Tei Shi's debut album, Crawl Space, was officially released on March 31, 2017, through Downtown Records. The title of the album is derived from a "crawl space" she used as a child to confront a fear of the dark.

On January 27, 2017, the first single from Crawl Space, "Keep Running", was released digitally with an accompanying music video directed by Agostina Gálvez. The songs "How Far" and "Justify" were also released before the album as the second and third singles. "Say You Do" was released as the album's fourth single, it was accompanied by remixes and an official music video.

=== 2019: La Linda ===
On June 5, 2019, Tei Shi previewed a new song, "A Kiss Goodbye", on an Instagram live stream. The next day, the full song was released digitally, accompanied by a lyric video, as the lead single from her sophomore album. Pitchfork described the song as Bossa nova-inspired, and noted that '[Tei Shi] seems to have fully stepped into her own'. On July 16, Tei Shi announced the release of the second single from the album, "Red Light", and teased the song in a couple of Instagram posts. The single was released on July 18.
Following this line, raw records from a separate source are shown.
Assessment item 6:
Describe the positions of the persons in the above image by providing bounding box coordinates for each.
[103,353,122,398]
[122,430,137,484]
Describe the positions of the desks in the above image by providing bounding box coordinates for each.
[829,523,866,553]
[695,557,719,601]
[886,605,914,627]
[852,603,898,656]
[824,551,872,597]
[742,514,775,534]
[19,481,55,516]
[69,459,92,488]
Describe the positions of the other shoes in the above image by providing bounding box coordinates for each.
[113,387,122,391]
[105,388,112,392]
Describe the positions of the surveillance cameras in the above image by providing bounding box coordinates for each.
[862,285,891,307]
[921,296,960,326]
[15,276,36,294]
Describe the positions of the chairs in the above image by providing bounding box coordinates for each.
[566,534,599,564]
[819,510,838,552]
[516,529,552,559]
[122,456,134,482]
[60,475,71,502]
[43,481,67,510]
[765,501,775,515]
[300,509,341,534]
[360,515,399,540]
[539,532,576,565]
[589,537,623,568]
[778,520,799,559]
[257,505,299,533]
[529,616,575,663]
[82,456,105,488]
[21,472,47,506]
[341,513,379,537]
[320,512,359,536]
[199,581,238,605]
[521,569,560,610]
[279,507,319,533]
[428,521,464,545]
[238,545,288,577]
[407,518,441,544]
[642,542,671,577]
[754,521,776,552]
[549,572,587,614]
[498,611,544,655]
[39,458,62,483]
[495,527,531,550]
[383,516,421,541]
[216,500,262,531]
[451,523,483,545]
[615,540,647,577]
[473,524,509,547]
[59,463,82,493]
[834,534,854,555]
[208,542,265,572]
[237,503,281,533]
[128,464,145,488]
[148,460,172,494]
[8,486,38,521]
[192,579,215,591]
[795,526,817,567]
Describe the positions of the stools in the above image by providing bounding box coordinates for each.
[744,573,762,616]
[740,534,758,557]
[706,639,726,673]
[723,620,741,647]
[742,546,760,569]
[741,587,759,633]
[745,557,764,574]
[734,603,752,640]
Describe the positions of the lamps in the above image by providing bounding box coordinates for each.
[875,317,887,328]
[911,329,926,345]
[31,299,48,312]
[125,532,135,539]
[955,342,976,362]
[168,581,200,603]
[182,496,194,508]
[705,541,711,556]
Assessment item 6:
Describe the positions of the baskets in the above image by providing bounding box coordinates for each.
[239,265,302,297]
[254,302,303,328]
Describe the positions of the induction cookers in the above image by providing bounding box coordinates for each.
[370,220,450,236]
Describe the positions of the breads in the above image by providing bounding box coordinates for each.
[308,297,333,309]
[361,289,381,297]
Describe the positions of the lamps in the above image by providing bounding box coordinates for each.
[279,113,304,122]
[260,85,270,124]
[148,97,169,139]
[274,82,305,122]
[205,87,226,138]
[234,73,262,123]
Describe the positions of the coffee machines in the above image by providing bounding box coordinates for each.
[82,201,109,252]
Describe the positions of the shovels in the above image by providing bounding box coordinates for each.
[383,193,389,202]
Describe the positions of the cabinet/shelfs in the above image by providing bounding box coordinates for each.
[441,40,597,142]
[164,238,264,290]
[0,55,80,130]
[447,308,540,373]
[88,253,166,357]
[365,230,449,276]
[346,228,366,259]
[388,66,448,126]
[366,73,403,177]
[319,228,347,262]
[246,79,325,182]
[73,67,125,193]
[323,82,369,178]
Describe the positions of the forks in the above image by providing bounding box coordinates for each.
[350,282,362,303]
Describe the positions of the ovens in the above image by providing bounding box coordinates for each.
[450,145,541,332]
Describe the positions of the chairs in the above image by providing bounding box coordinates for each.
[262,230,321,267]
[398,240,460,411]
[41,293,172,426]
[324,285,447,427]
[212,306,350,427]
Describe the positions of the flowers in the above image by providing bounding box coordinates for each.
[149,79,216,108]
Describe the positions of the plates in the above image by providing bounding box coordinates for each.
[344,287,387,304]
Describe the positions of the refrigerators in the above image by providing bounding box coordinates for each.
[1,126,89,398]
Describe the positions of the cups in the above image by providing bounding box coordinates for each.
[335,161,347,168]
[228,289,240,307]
On September 24, Tei Shi announced the release of the third single from the album, "Even If It Hurts", featuring Blood Orange. The single marked the second time the pair had collaborated, following the single "Hope" from Blood Orange's fourth studio album. The single was released on September 27. On the same day, a music video, shot at Untermyer Park in New York and directed by Cara Stricker, premiered via Tei Shi's YouTube channel. On the same day, Tei Shi officially announced the title and tracklist of her sophomore album, "La Linda". She described the album as being inspired by her move from New York to Los Angeles.

The fourth single from the album, "Alone in the Universe", was released on October 25. The song was accompanied by a homemade music video, which featured Tei Shi dancing against a starry backdrop.

Tei Shi's second studio album, La Linda, was released on November 15, 2019, through Downtown Records.

=== 2020: Die 4 Ur Love ===

In December 2019, Tei Shi was announced as the opening act for Blood Orange's 2020 North American tour. However, the tour was cancelled after two dates due to the worsening COVID-19 pandemic in the United States.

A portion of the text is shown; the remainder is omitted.